## WRITTEN TASK
Rewrite the data below with every "white" swapped for "gray", leaving everything else unchanged.

---------- EXERCISE MATERIAL ----------

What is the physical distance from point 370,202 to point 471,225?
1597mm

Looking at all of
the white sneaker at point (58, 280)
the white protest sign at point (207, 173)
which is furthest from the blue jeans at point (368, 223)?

----------

## RESPONSE TO THE EXERCISE
What is the physical distance from point 370,202 to point 471,225?
1597mm

Looking at all of
the gray sneaker at point (58, 280)
the gray protest sign at point (207, 173)
which is furthest from the blue jeans at point (368, 223)?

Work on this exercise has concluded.